Department of Cardiology, Medical University Hospital Heidelberg, Heidelberg, Germany (C.S., F.W., A.-R.G., A.R., H.A.K., D.T.); Heidelberg Center for Heart Rhythm Disorders, University Hospital Heidelberg, Heidelberg, Germany (C.S., F.W., A.-R.G., A.R., H.A.K., D.T.); and German Centre for Cardiovascular Research, Heidelberg/Mannheim Partner Site, University of Heidelberg, Heidelberg, Germany (C.S., F.W., H.A.K., D.T.).
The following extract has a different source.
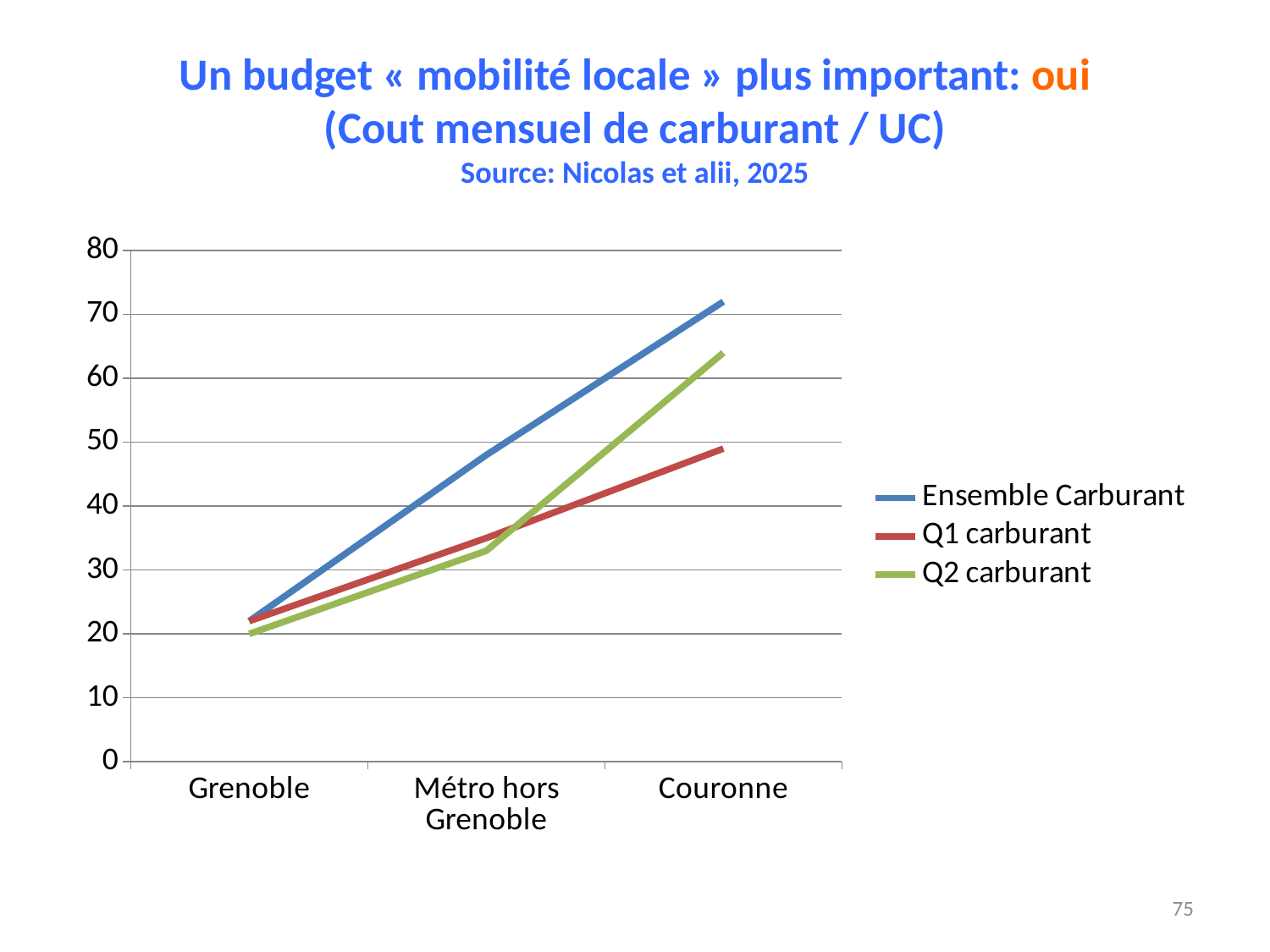
Is the value for Ensemble Carburant at Métro hors Grenoble greater or less than 40? greater What colour is the line for Q1 carburant? red How many series does the legend list? 3 Which series has the lowest value at Couronne? Q1 carburant What kind of chart is shown on the slide? line chart Do the values for Ensemble Carburant rise or fall from Grenoble to Couronne? rise Is the value for Q2 carburant at Grenoble greater or less than 30? less At Couronne, which is larger: Q2 carburant or Q1 carburant? Q2 carburant How many categories are shown on the x axis? 3 Which series has the highest value at Couronne? Ensemble Carburant Is the value for Ensemble Carburant at Couronne greater or less than 70? greater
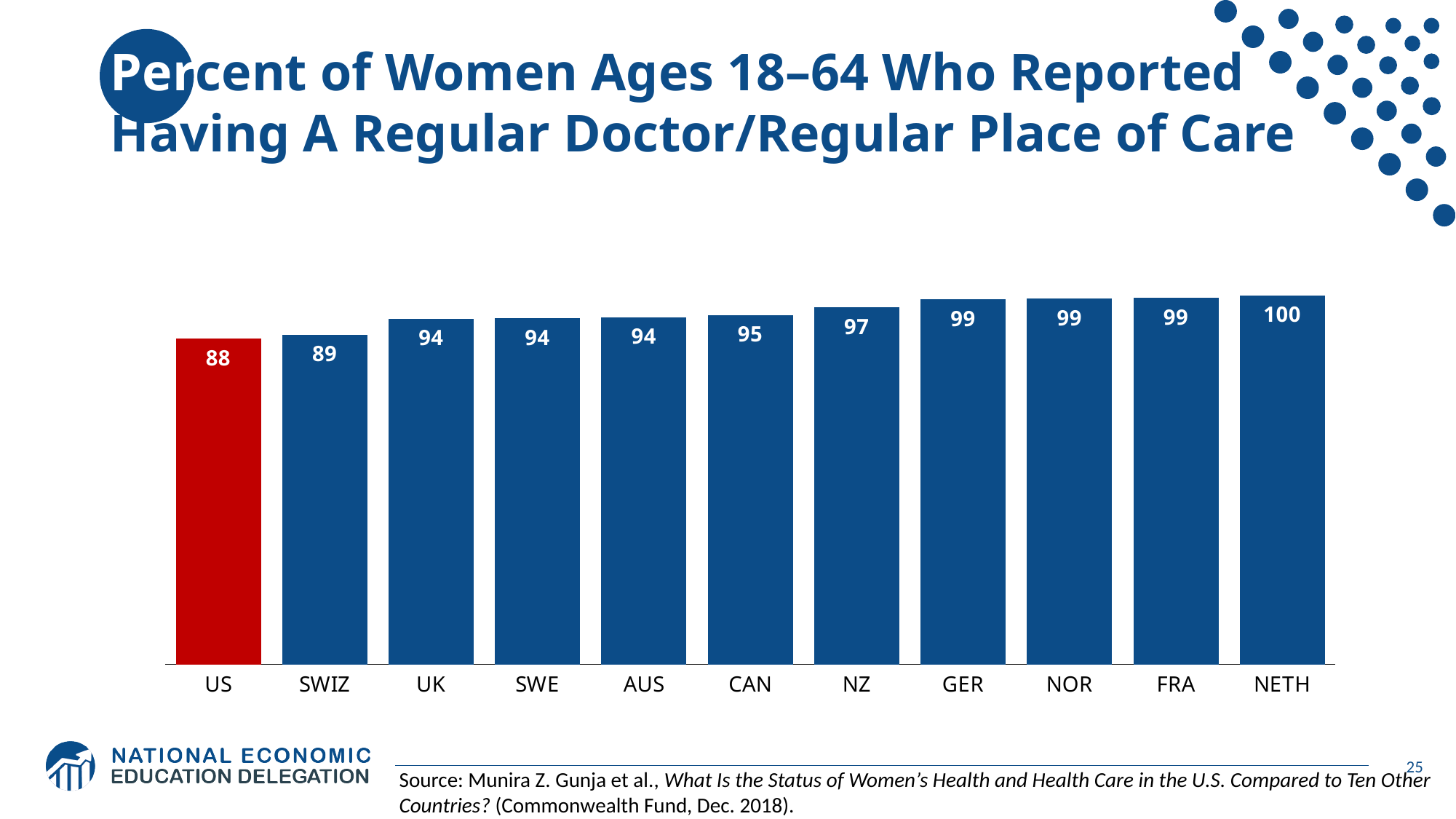
Which country has the lowest value? US Which is larger, the value for UK or the value for NZ? NZ What is the value for CAN? 95 What is the difference between the values for NETH and the US? 12 Which country has the highest value? NETH What is the value for the US? 88 What is the difference between the values for SWIZ and the US? 1 Do the values rise or fall from left to right along the x axis? rise What kind of chart is shown on the slide? bar chart What is the value for NZ? 97 Which bar is coloured red rather than blue? US How many countries are shown in the chart? 11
Department of Cardiology, Medical University Hospital Heidelberg, Heidelberg, Germany (C.S., F.W., A.-R.G., A.R., H.A.K., D.T.); Heidelberg Center for Heart Rhythm Disorders, University Hospital Heidelberg, Heidelberg, Germany (C.S., F.W., A.-R.G., A.R., H.A.K., D.T.); and German Centre for Cardiovascular Research, Heidelberg/Mannheim Partner Site, University of Heidelberg, Heidelberg, Germany (C.S., F.W., H.A.K., D.T.)

出版信息

J Pharmacol Exp Ther. 2018 Jun;365(3):614-623. doi: 10.1124/jpet.118.247692. Epub 2018 Apr 11.

Abstract

Cardiac glycosides have been used in the treatment of arrhythmias for more than 200 years. Two-pore-domain (K) potassium channels regulate cardiac action potential repolarization. Recently, K3.1 [tandem of P domains in a weak inward rectifying K channel (TWIK)-related acid-sensitive K channel (TASK)-1] has been implicated in atrial fibrillation pathophysiology and was suggested as an atrial-selective antiarrhythmic drug target. We hypothesized that blockade of cardiac K channels contributes to the mechanism of action of digitoxin and digoxin. All functional human K channels were screened for interactions with cardiac glycosides. Human K channel subunits were expressed in oocytes, and voltage clamp electrophysiology was used to record K currents. Digitoxin significantly inhibited K3.1 and K16.1 channels. By contrast, digoxin displayed isolated inhibitory effects on K3.1. K3.1 outward currents were reduced by 80% (digitoxin, 1 Hz) and 78% (digoxin, 1 Hz). Digitoxin inhibited K3.1 currents with an IC value of 7.4 M. Outward rectification properties of the channel were not affected. Mutagenesis studies revealed that amino acid residues located at the cytoplasmic site of the K3.1 channel pore form parts of a molecular binding site for cardiac glycosides. In conclusion, cardiac glycosides target human K channels. The antiarrhythmic significance of repolarizing atrial K3.1 current block by digoxin and digitoxin requires validation in translational and clinical studies.

摘要

强心苷类药物在心律失常治疗中已经使用了 200 多年。双孔域 (K) 钾通道调节心脏动作电位复极化。最近,K3.1(串联 P 域在弱内向整流钾通道(TWIK)相关酸敏感钾通道(TASK)-1)被认为与心房颤动病理生理学有关,并被提议作为一种心房选择性抗心律失常药物靶点。我们假设阻断心脏 K 通道有助于地高辛和洋地黄毒苷的作用机制。筛选了所有功能性人 K 通道以检测与强心苷的相互作用。在卵母细胞中表达人 K 通道亚基,并使用电压钳电生理学记录 K 电流。地高辛显著抑制 K3.1 和 K16.1 通道。相比之下,洋地黄毒苷对 K3.1 表现出孤立的抑制作用。K3.1 外向电流分别减少 80%(地高辛,1 Hz)和 78%(洋地黄毒苷,1 Hz)。地高辛抑制 K3.1 电流的 IC 值为 7.4 M。通道的外向整流特性不受影响。突变研究表明,位于 K3.1 通道孔细胞质部位的氨基酸残基构成了强心苷分子结合位点的一部分。总之,强心苷类药物的靶点是人类 K 通道。地高辛和洋地黄毒苷阻断复极化心房 K3.1 电流的抗心律失常意义需要在转化和临床研究中进行验证。